C’est pour essayer de freiner, voire de briser cette méfiance diffuse que l’élite en déshérence utilise jusqu’à la caricature les valeurs qui firent le succès de ce que j’appellerais le « bourgeoisisme moderne ». Autre manière de dire le libéral-mondialisme.

Ce que le Big Brother nomme le « confinement » n’est rien d’autre que l’individualisme épistémologique qui, depuis la Réforme protestante, fit le succès de « l’esprit du capitalisme » (Max Weber). « Gestes barrières », « distanciation sociale » et autres expressions de la même eau ne sont rien d’autre que ce que l’étroit moralisme du XIXe siècle nommait « le mur de la vie privée ». Ou encore chacun chez soi, chacun pour soi.

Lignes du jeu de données
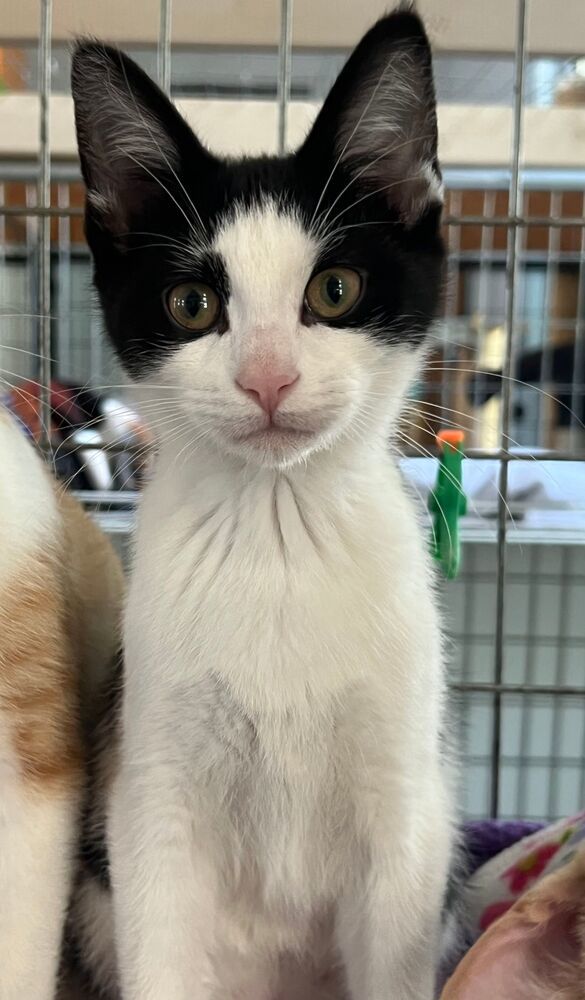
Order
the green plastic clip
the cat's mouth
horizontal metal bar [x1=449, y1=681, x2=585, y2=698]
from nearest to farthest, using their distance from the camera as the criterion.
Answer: the cat's mouth < the green plastic clip < horizontal metal bar [x1=449, y1=681, x2=585, y2=698]

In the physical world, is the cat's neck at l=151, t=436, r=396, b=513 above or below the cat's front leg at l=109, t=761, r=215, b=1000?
above

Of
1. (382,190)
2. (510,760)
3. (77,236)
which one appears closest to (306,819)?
(382,190)

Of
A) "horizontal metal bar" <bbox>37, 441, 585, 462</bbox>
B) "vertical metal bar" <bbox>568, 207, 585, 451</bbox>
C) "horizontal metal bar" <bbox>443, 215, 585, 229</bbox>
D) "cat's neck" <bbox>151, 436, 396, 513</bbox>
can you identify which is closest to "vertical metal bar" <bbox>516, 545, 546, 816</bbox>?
"vertical metal bar" <bbox>568, 207, 585, 451</bbox>

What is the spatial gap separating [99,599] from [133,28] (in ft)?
2.34

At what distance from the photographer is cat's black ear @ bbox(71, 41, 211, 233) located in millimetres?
705

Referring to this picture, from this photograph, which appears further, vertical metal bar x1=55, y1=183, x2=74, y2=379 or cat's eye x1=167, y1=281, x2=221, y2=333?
vertical metal bar x1=55, y1=183, x2=74, y2=379

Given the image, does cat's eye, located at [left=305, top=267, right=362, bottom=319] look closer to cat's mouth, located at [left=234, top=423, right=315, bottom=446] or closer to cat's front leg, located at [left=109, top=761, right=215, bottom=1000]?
cat's mouth, located at [left=234, top=423, right=315, bottom=446]

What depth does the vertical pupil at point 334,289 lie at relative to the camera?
67 cm

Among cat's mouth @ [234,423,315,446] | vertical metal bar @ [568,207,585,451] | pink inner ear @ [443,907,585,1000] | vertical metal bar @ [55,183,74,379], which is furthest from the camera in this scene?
vertical metal bar @ [568,207,585,451]

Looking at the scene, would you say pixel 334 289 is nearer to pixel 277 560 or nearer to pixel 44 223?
pixel 277 560

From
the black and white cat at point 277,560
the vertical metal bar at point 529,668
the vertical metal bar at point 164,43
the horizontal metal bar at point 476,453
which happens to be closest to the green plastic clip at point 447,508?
the horizontal metal bar at point 476,453

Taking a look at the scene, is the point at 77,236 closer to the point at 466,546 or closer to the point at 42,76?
the point at 42,76

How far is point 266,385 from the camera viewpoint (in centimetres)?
60

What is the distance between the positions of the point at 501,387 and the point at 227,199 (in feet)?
2.04
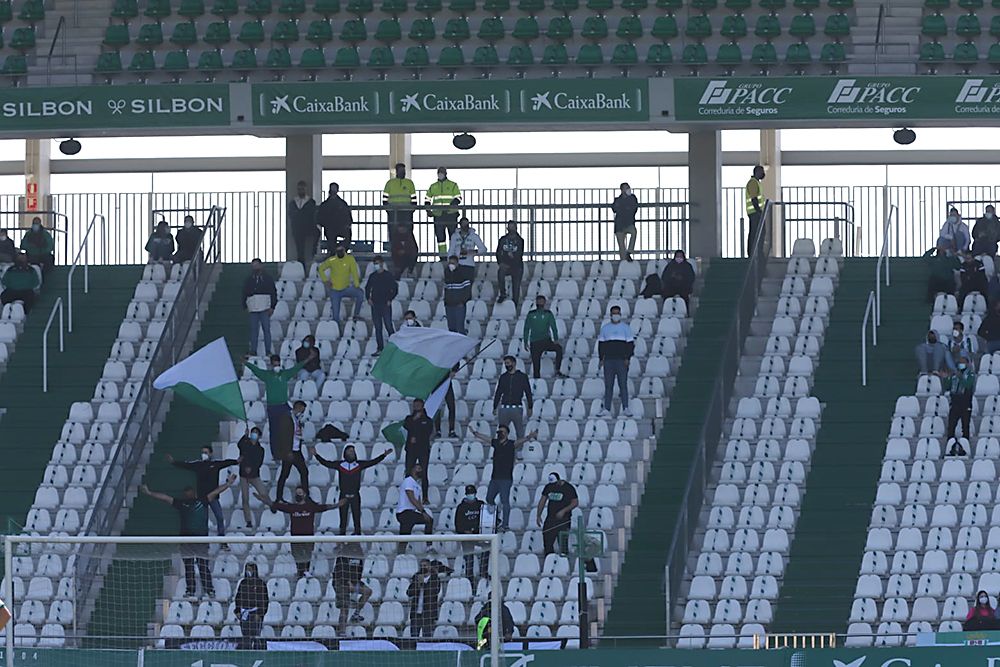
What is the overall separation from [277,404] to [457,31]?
29.6 ft

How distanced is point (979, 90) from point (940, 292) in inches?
139

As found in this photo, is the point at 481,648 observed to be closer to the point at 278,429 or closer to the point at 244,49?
the point at 278,429

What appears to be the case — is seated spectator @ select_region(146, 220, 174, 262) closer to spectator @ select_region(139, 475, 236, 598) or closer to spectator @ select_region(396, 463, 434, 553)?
spectator @ select_region(139, 475, 236, 598)

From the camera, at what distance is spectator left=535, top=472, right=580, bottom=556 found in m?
27.9

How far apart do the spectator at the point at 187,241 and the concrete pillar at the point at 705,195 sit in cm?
763

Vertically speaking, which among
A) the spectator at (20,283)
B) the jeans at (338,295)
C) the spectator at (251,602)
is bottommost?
the spectator at (251,602)

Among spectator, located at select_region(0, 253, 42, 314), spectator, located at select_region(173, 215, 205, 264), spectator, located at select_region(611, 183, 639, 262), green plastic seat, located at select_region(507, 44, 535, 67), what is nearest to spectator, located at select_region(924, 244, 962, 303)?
spectator, located at select_region(611, 183, 639, 262)

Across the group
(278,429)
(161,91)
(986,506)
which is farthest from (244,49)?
(986,506)

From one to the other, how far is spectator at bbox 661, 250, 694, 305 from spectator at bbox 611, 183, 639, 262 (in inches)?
69.1

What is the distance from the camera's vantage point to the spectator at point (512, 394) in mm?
29984

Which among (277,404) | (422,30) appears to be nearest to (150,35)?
(422,30)

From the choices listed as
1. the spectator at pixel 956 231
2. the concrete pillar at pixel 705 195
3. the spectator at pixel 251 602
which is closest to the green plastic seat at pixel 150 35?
Result: the concrete pillar at pixel 705 195

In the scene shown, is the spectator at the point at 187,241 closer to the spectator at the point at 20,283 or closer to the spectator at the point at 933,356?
the spectator at the point at 20,283

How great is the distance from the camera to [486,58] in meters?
36.1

--- ÉNONCÉ DÉTAILLÉ ---
Recopiez sans modification la partie du passage cité qui commence par les mots contenant « C’est pour essayer » et se termine par « dire le libéral-mondialisme. ». Appuyez-vous uniquement sur le passage cité.

--- RÉPONSE ATTENDUE ---
C’est pour essayer de freiner, voire de briser cette méfiance diffuse que l’élite en déshérence utilise jusqu’à la caricature les valeurs qui firent le succès de ce que j’appellerais le « bourgeoisisme moderne ». Autre manière de dire le libéral-mondialisme.